Problem to work on: Beginning with the first line, retype exactly the records below up to and including the line with "1980 Ft. Morgan"; pictures do not belong in the copy.

** Opening Records supplied block **

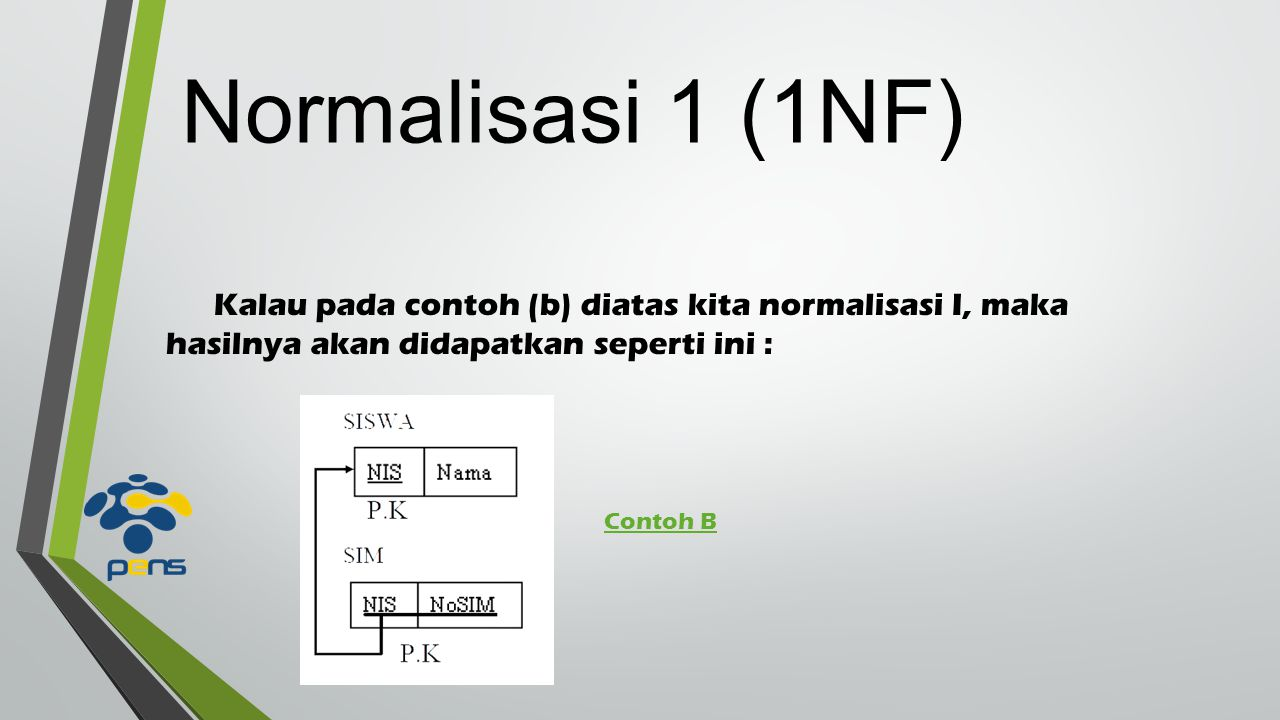 Normalisasi 1 (1NF) Kalau pada contoh (b) diatas kita normalisasi I, maka hasilnya akan didapatkan seperti ini :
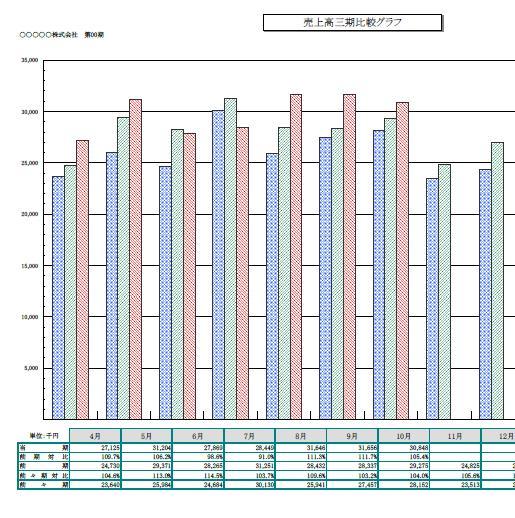 3期比較売上高 棒グラフ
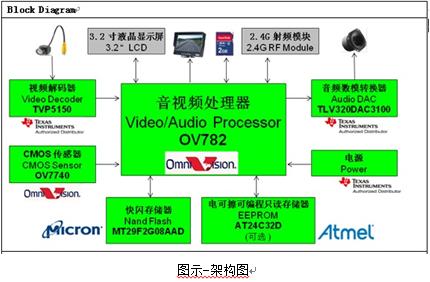 大联大控股世平推出基于 OmniVision的含独立数?#33268;?#20687;的摄像输入及音视频处理平台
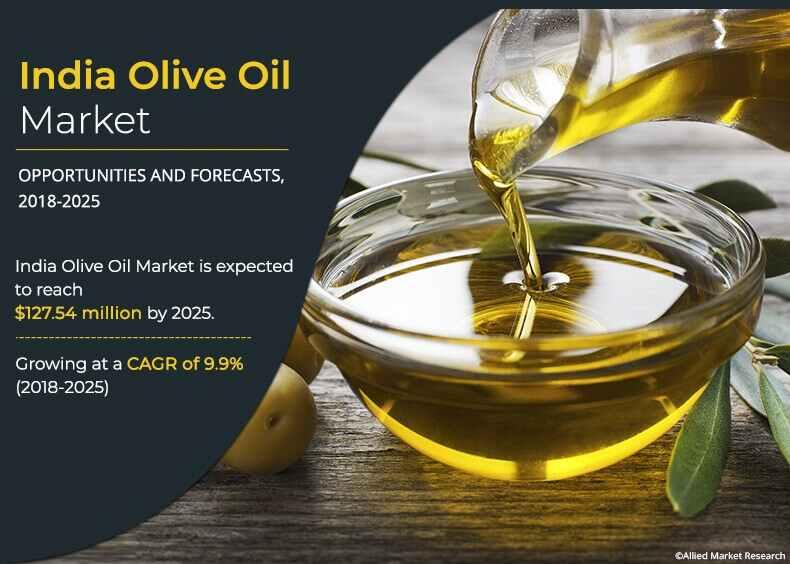 India Olive Oil Market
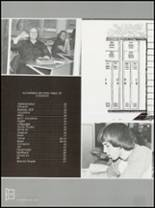 1980 Ft. Morgan High School Yearbook Page 32 & 33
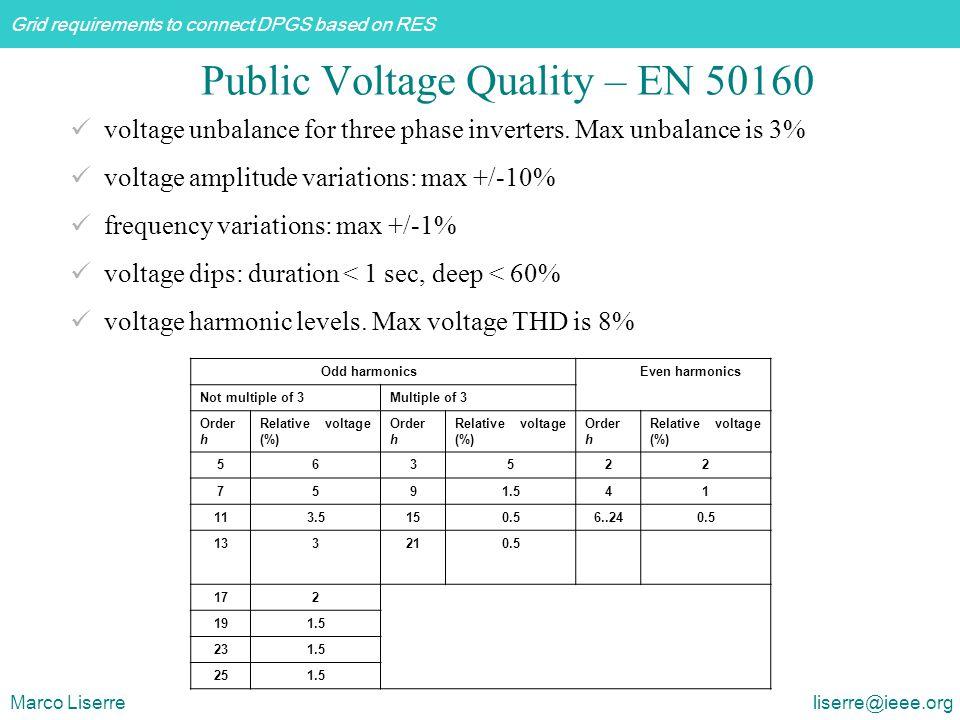 Public Voltage Quality – EN 50160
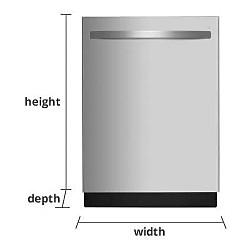 Dishwashers Measurement Guide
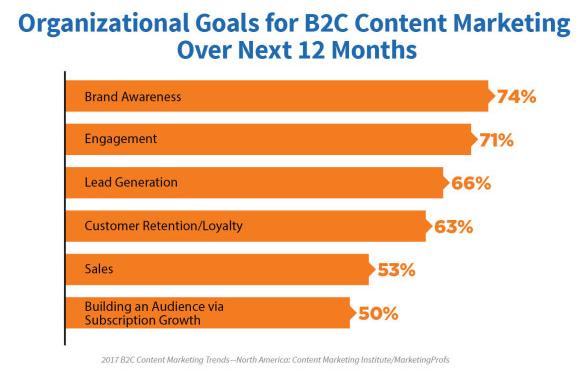 Goals of content marketing_image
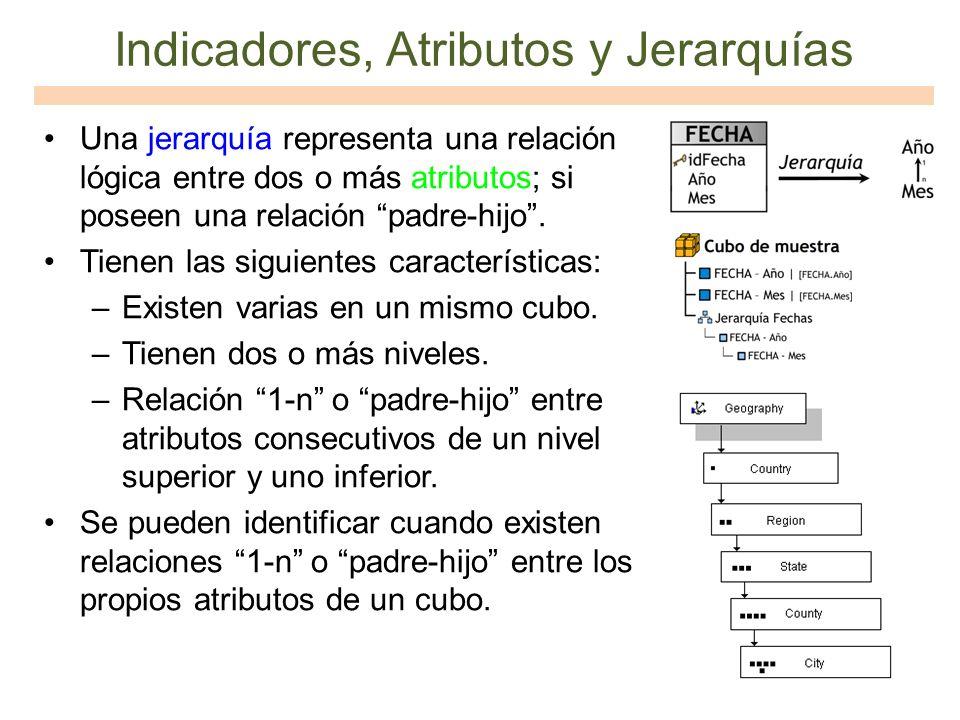Indicadores, Atributos y Jerarquías Una jerarquía representa una relación lógica entre dos o más atributos; si poseen una relación padre-hijo. Tienen l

** Closing Records supplied block **

Output for this exercise:
 Normalisasi 1 (1NF) Kalau pada contoh (b) diatas kita normalisasi I, maka hasilnya akan didapatkan seperti ini :
 3期比較売上高 棒グラフ
 大联大控股世平推出基于 OmniVision的含独立数?#33268;?#20687;的摄像输入及音视频处理平台
 India Olive Oil Market
 1980 Ft. Morgan High School Yearbook Page 32 & 33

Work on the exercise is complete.